L'Accessibilità per tutti ha costituito uno dei pilastri importanti di questo Anno Europeo del Patrimonio. Tema di rilevanza anche per le Città che affrontano le candidature come Capitali Europee della Cultura. Quanto, secondo te, questi eventi una volta conclusi riescono a incidere successivamente su una cultura dell'accessibilità per tutti all'interno della progettazione culturale degli operatori, delle istituzioni e delle organizzazioni?
Non posso dirlo con certezza. Senz’altro, avere opportunità come le candidature a Capitali Europee della Cultura è un qualcosa che va colto e non sprecato, permettendoci di accendere i riflettori su tematiche importanti, compreso quella dell’accessibilità. Il problema è che, oggi, si ritiene essere “cultura” quattro mattoni, e non quello che quei mattoni racchiudono: troppe leggi impediscono l’abbattimento delle barriere in nome di vincoli e patrimoni da non intaccare, quando in realtà il vero valore dovrebbe stare nella fruibilità di quel patrimonio. Finché non si scardina questo meccanismo, a parer mio, certi eventi non avranno mai un reale effetto positivo nel lungo periodo.
Accessibilità virtuale VS Accessibilità fisica. Internet si sta rendendo sempre più accessibile attraverso social network e app, in grado di essere usati su differenti dispositivi. Un accessibilità al mondo virtuale che permette non solo di trasmettere contenuti culturali in grado di raggiungere la diversità fisica, sensoriale e di apprendimento delle diverse persone, ma anche di partecipare e creare contenuti culturali e artistici. E poi esiste il bisogno fisico dell'incontro, dello scambio e della partecipazione nei luoghi fisici,dove i progetti culturali e artisti prendono forma.
Come si incontrano secondo te questi due mondi e quali sono a tuo parere le difficoltà che emergono ancora oggi?

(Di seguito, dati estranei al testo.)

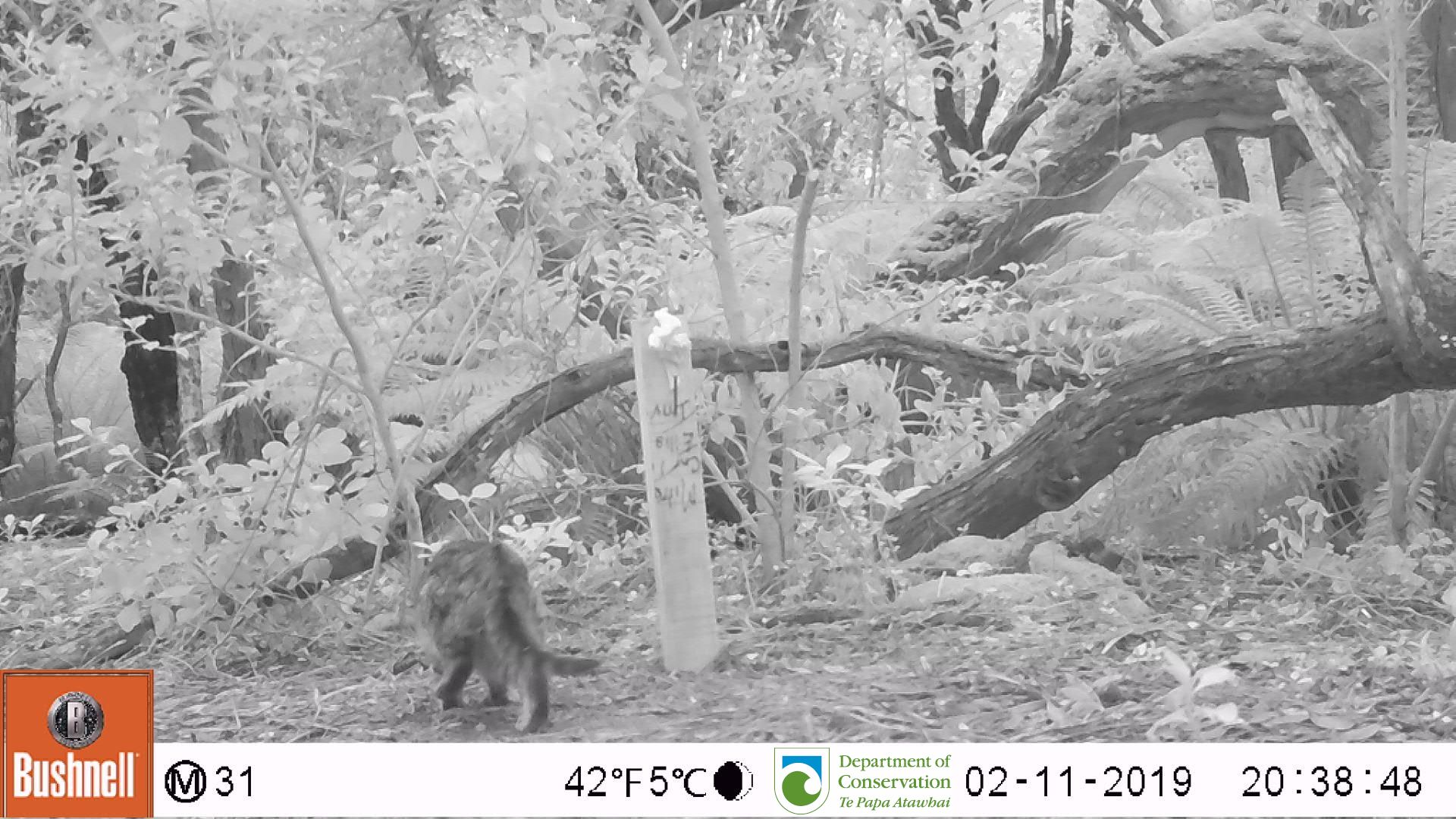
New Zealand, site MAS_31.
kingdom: Animalia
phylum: Chordata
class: Mammalia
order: Carnivora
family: Felidae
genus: Felis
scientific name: Felis catus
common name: domestic cat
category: cat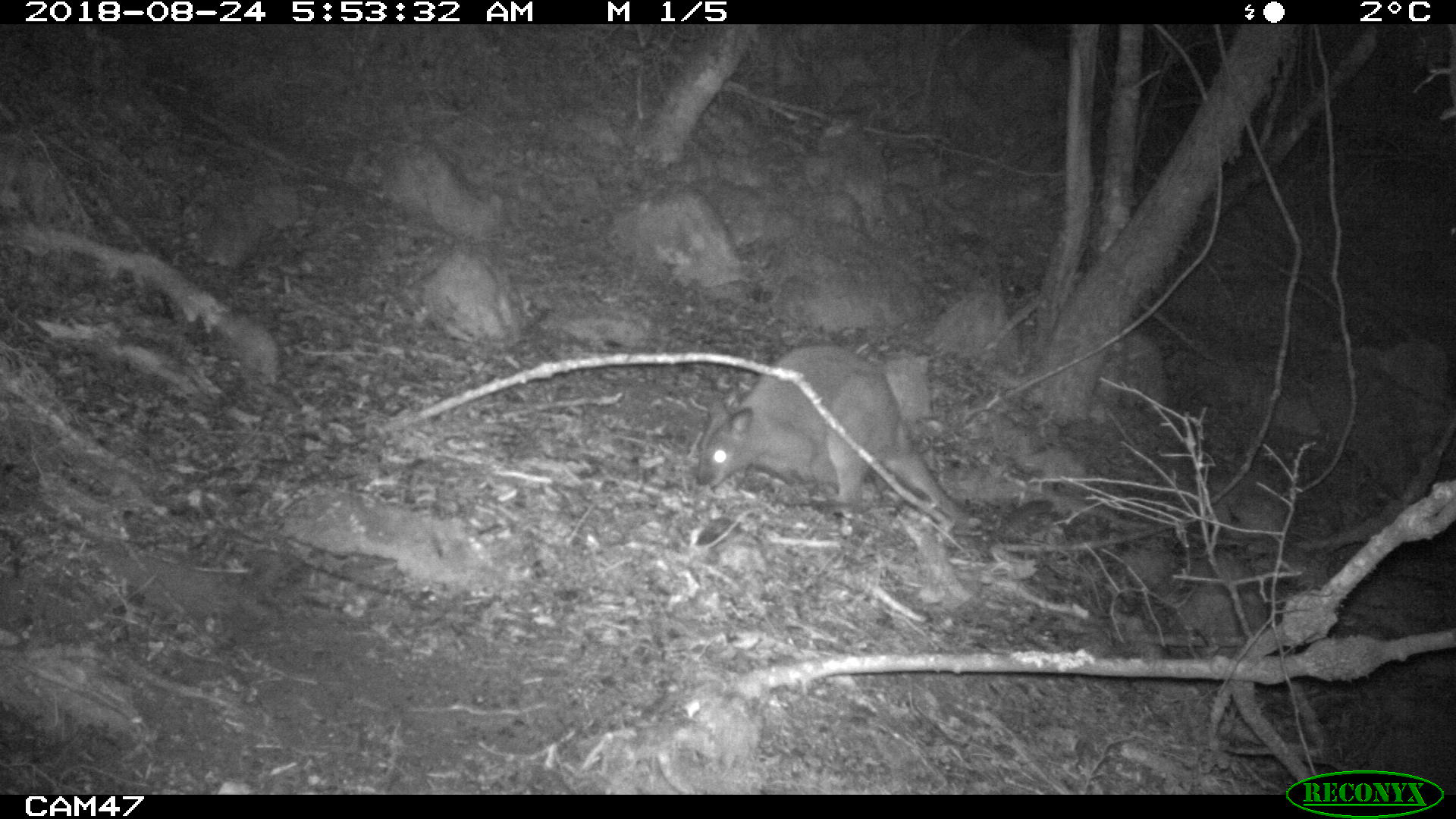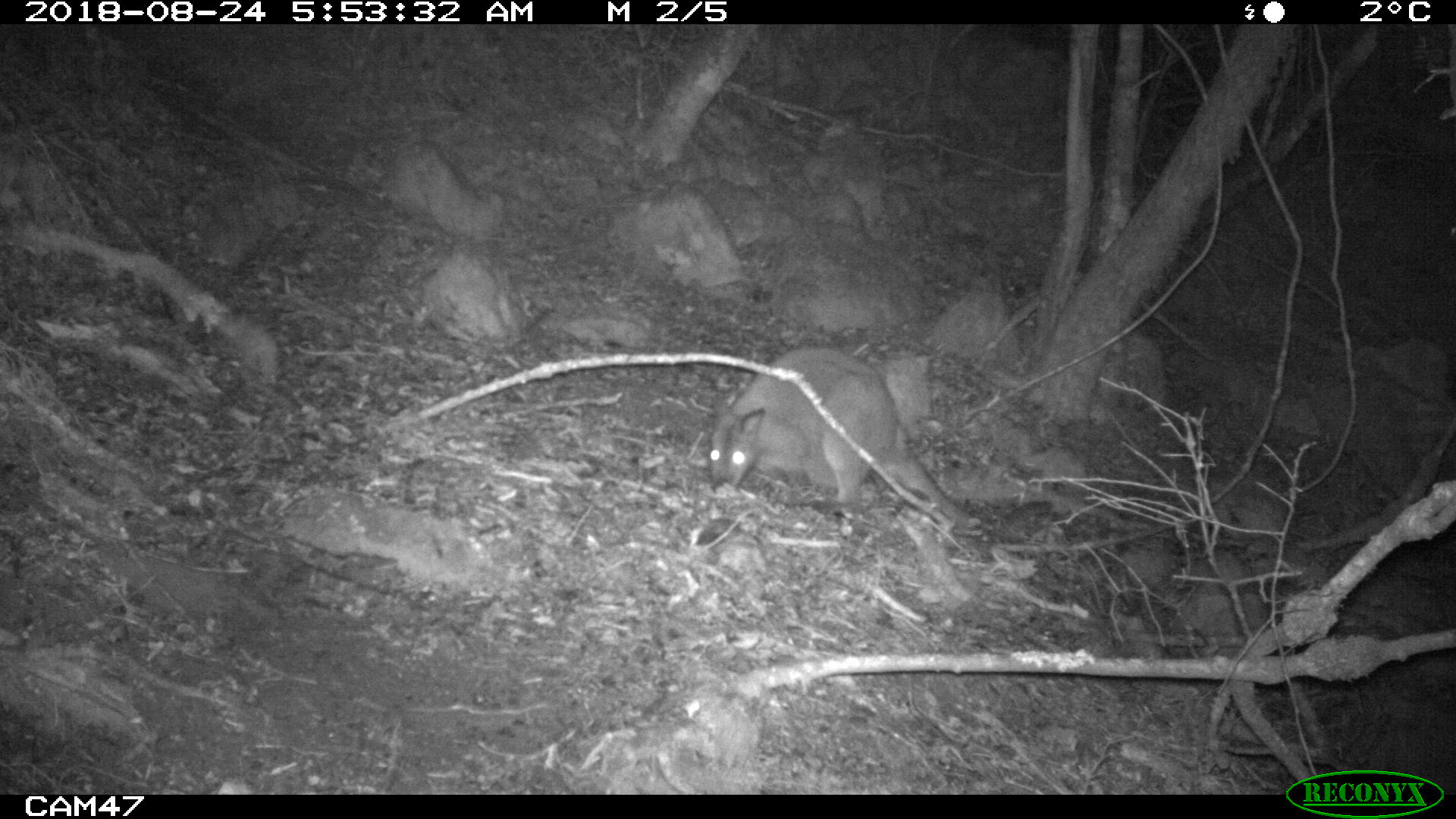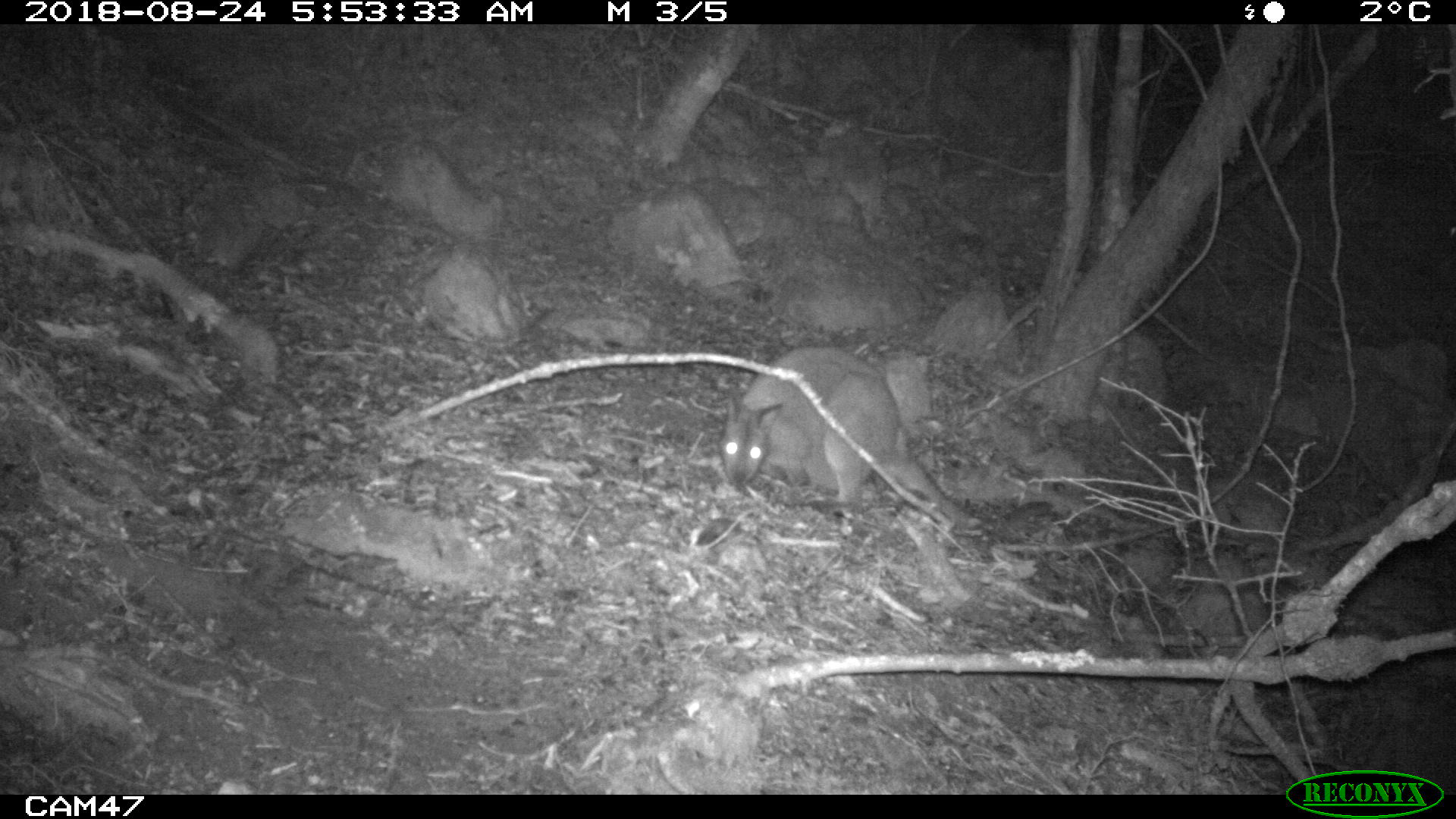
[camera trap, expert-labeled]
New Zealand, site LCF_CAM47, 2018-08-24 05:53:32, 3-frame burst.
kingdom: Animalia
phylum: Chordata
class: Mammalia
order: Diprotodontia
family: Macropodidae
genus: Notamacropus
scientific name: Notamacropus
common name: wallaby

Internet è l’unico luogo dove le barriere non esistono e dove ognuno può essere ovunque, comunicando potenzialmente ad un pubblico vastissimo, in un secondo e con un paio di click. Io stesso “nasco” come attivista sul web, ma questo inevitabilmente non basta: c’è bisogno di scendere per strada e incontrare le storie, le esperienze, le realtà che si vogliono raccontare, denunciare e promuovere. La difficoltà nel far combaciare questi due aspetti è la difficoltà sociologica che troviamo ogni giorno, nella nostra quotidianità, e si dovrebbe insegnare a partire dai primi anni di età, con i nostri figli ormai 2.0, a saper sfruttare al meglio le potenzialità della rete senza però perdere la connessione con ciò che di concreto ci circonda.
Non esistono ricettari semplici nell'approcciare le necessità di persone con differenti disabilità e il rischio è di non combinare appropriatamente gli ingredienti. Dal tuo punto di vista quali sono gli elementi che un organizzatore/organizzatrice culturale deve tenere da conto sull'accessibilità dei suoi progetti?
L’ingrediente principale è uno: non lavorare mai da soli. Circondarsi di esperti, ognuno per un settore diverso, che possano apportare un contributo fondamentale al progetto. Non basta infatti tener di conto delle barriere architettoniche, ci sono un sacco di problemi logistici che vanno presi in considerazione in base all’ambito nel quale si va ad agire, e spesso si vuol metter mano a cose che non si conoscono credendo di far del bene quando, in realtà, si è portati a ignorare particolari che potrebbero essere evidenti per chi conosce quella realtà ma non per noi.
Il 4 ottobre al Lubec di Lucca un filosofo, un direttore di una reggia e uno scrittore attivista saranno gli acrobati che faranno "Salti altissimi" dialogando su cultura dell'accessibilità e accessibilità della cultura. Quali saranno i salti acrobatici che proporrai ai tuoi due colleghi?
A parte che, per le conferenze alle quali partecipo, non programmo né preparo niente. Ma poi, anche se fosse, non lo svelerei… Venite a Lucca il 4 Ottobre!